Le procureur Charles Wright aux OPJ : « l’habilitation n’est pas un sésame pour garantir l’impunité »

Plus de 600 policiers et gendarmes ont reçu ce jeudi, 27 janvier 2022, leurs habilitations d’officier de police judiciaire (OPJ) à Conakry. La cérémonie de remise s’est déroulée à la Cour d’Appel et a été présidée par le procureur général, Alphonse Charles Wright. Et, à cette occasion, ce parquetier a tenu un discours d’avertissement à l’endroit de ces nouveaux OPJ qui ont désormais la prérogative de mener des enquêtes, d’auditionner des suspects et de dresser des procès verbaux.

Charles Wright a notamment prévenu sur les abus et a averti qu’il ne protégera aucun officier de police judiciaire qui violera la loi. Il a d’ailleurs martelé que « l’habilitation n’est pas un sésame pour garantir l’impunité ». Il a assure que « force restera à la loi ». Et, il a promis sur son honneur et sa dignité de ne reculer devant rien pour faire appliquer la loi.

Guineematin.com vous propose un extrait de ce discours de Charles Wright devant les 610 officiers de police judiciaire (430 agents de la police nationale et 180 agents de la gendarmerie nationale) réunis dans la salle d’audience de la Cour d’Appel de Conakry.

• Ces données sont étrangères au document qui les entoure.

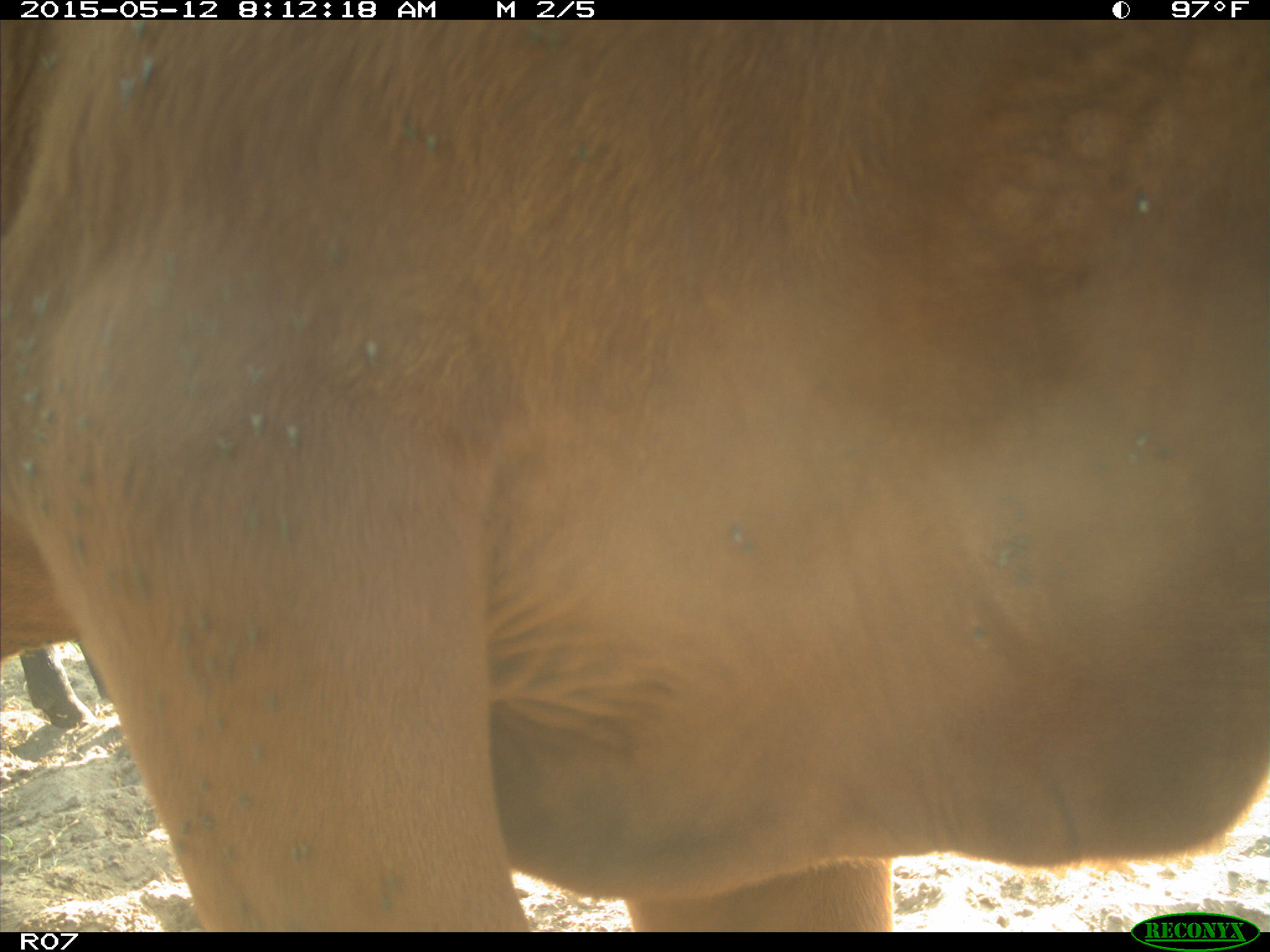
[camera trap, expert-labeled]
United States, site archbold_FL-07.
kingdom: Animalia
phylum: Chordata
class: Mammalia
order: Artiodactyla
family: Bovidae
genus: Bos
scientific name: Bos taurus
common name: domestic cow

Alphonse Charles Wright, procureur général près la Cour d’appel de Conakry

« À tous les officiers de police judiciaire de la police, de la gendarmerie, de toutes les unités du pouvoir, veillez à ce qu’il n’y ait plus d’abus. Le plus important pour moi est de vous dire ceci : tous les procureurs d’instance sous la direction desquels vous êtes placés, je voudrais vous rassurer qu’il n’y aura aucun abus concernant des enquêtes que vous avez mené. C’est vrai, le procureur de la République ou les Procureurs de la République, dans le cadre de la direction de la police judiciaire sont tenus de vous donner des instructions auxquelles vous ne pouvez pas déroger. Mais, j’ai déjà rappelé aux procureurs d’instance, en ma qualité de surveillant Général de vos activités et en tant que première autorité du parquet de mon ressort, j’aurai un œil vigilant par rapport à la nature des instructions qu’on va vous donner et que ces instructions ne vont pas dans le sens d’obstruer la bonne marche de vos enquêtes. Parce que c’est important. Dans le cadre de la loyauté, vous n’avez pas besoin d’appeler un procureur général pour dire que tel procureur de la République a donné telle instruction. Non ! Je voudrais que ce qui est légalement prévu, référez vous toujours au procureur de la République quand vous allez recevoir les dossiers.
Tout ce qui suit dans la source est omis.